CHIESA DI SANTA MARIA ASSUNTA
La chiesa, nelle forme attuali, è riconducibile nel suo nucleo principale, a modelli architettonici padani romanico-gotici ascrivibili al secolo XIV. Tale datazione viene ipotizzata sulla base del raffronto stilistico con altri monumenti coevi, in quanto a tutt’oggi non sono stati reperiti documenti che attestino la fondazione e/o le principali fasi costruttive dell’edificio.

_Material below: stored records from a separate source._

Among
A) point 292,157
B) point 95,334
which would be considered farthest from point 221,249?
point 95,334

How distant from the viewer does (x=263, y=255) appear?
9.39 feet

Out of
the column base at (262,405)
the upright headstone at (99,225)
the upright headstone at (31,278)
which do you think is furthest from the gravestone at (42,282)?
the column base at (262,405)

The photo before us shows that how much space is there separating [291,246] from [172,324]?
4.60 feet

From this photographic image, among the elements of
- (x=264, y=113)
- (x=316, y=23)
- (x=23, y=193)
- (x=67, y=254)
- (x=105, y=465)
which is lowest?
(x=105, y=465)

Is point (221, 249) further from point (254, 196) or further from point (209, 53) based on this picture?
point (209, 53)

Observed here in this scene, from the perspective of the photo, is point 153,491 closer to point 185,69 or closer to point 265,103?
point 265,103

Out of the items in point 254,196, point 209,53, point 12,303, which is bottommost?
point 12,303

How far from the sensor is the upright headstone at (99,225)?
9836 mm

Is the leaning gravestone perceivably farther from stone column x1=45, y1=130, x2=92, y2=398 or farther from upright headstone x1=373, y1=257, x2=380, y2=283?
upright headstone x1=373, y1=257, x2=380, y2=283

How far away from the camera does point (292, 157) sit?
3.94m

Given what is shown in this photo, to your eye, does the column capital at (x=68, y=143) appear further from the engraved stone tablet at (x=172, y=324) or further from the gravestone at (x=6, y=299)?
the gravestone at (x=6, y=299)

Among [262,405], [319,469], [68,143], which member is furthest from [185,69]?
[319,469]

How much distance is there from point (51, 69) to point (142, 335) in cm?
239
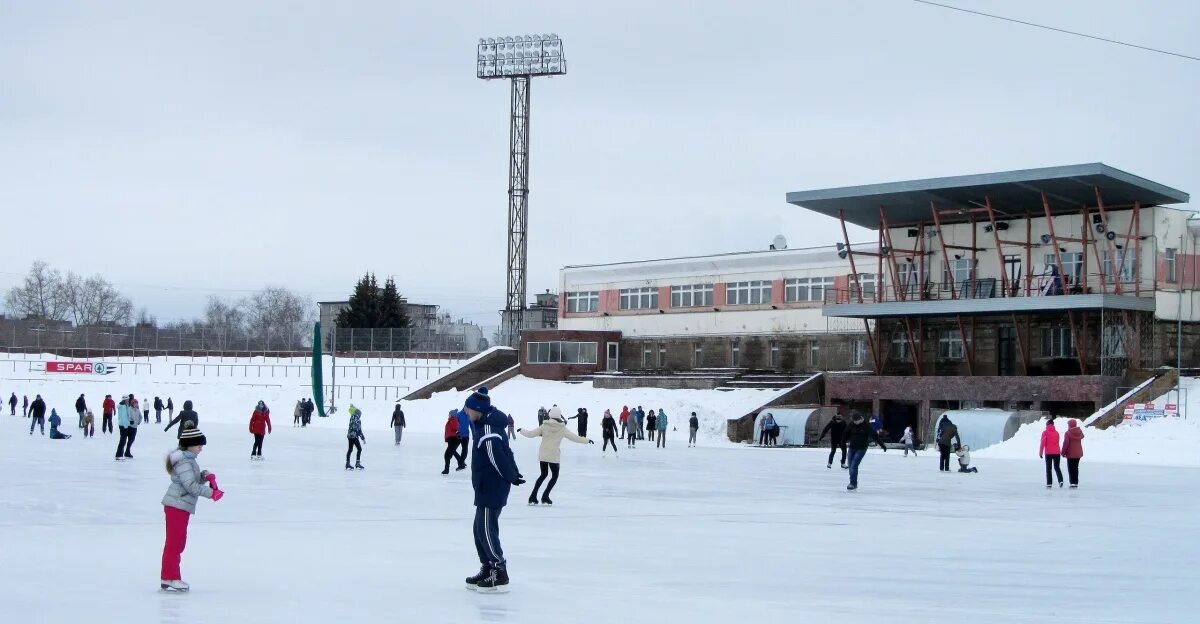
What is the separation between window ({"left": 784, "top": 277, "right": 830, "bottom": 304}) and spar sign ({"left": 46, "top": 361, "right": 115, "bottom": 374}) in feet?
133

La chiesa presenta una pianta basilicale a tre navate divise da pilastri cruciformi che in origine sulla navata centrale sorreggevano un soffitto ligneo a capriate, sostituito nel corso dei secoli successivi da volte a crociera separate da archi trasversi a sesto acuto; per contro le campate delle navate laterali sono coperte da volte a crociera costolonate. Dal punto di vista icnografico, la chiesa termina con un’abside rettilinea, soluzione tipica degli edifici sacri degli ordini mendicanti (francescani e domenicani). All’esterno la chiesa presenta una facciata a capanna, scandita da quattro contrafforti e coronata all’estremità da una cornice a beccatelli; al centro del prospetto è inserito un rosone decorato con formelle in cotto che richiama modelli decorativi lombardi e che è datato alla seconda metà del XV secolo, come anche il portale centrale inquadrato da una cornice cuspidata in cotto, rimaneggiato da restauri ottocenteschi e novecenteschi.
All’interno, l’edificio presenta significative testimonianze pittoriche ascrivibili a campagne decorative differenti che si sono susseguite dopo la chiusura dei lavori costruttivi. Purtroppo una parte significativa degli affreschi è andata perduta, mentre una parte seppur limitata è stata recuperata attraverso una serie di restauri che si sono susseguiti a partire dalla metà degli anni Sessanta e che hanno portato alla rimozione dello strato di scialbo che occultava i dipinti. Tra le decorazioni più significanti, recuperate a seguito dei lavori di restauro, si segnala il ciclo di affreschi dedicati ai miracoli di San Pietro Martire, posti sulla parete sx della controfacciata, realizzati da un pittore lombardo anonimo tra il 1460 ed il 1480. Fonte letteraria per il ciclo decorativo è la “legenda Aurea” di Jacopo da Varagine scritta nella seconda metà del XIII secolo, mentre da un punto di vista iconografico, il pittore attivo a Pontecurone mostra di conoscere il ciclo di affreschi realizzato da Vincenzo Foppa, uno dei pittori lombardi più importanti del Rinascimento, nella cappella Portinari nella chiesa di Sant’Eustorgio a Milano dedicato allo stesso tema, ovvero le storie di San Pietro Martire. Sempre tra la fine del Quattrocento e l’inizio del Cinquecento sono datati gli affreschi votivi realizzati dalla scuola tortonese di Manfredino e Franceschino Boxilio e di Quirico da Tortona; tra i dipinti più significativi, si segnala la Madonna in trono tra San Biagio e Santa Apollonia posto sulla parete della navata destra e i Santi Agostino e Nicola da Tolentino eseguiti sulla parete di fondo del presbiterio. Infine risale al 1610 la decorazione della cappella del Rosario che chiude verso il presbiterio la navata destra e che fu realizzata con un programma iconografico unitario in una sapiente commistione di tecniche esecutive – affresco e stucco- da Gian Mauro della Rovere detto il Fiamminghino. Nella cappella, molto rovinata dalla umidità, il pittore dipinge una pala d’altare con la Madonna del Rosario colta nell’atto di distribuire i rosari alle schiere dei Santi e di fedeli e tutti i misteri del Rosario, tra i quali la resurrezione occupa un posto privilegiato sulla parete laterale della navata destra. Il pittore mostra da un punto di vista stilistico di conoscere la cultura tardo manierista di Gaudenzio Ferrari e di Guglielmo Caccia detto il Moncalvo, entrambi attivi nelle terre piemontesi del tardo Cinquecento.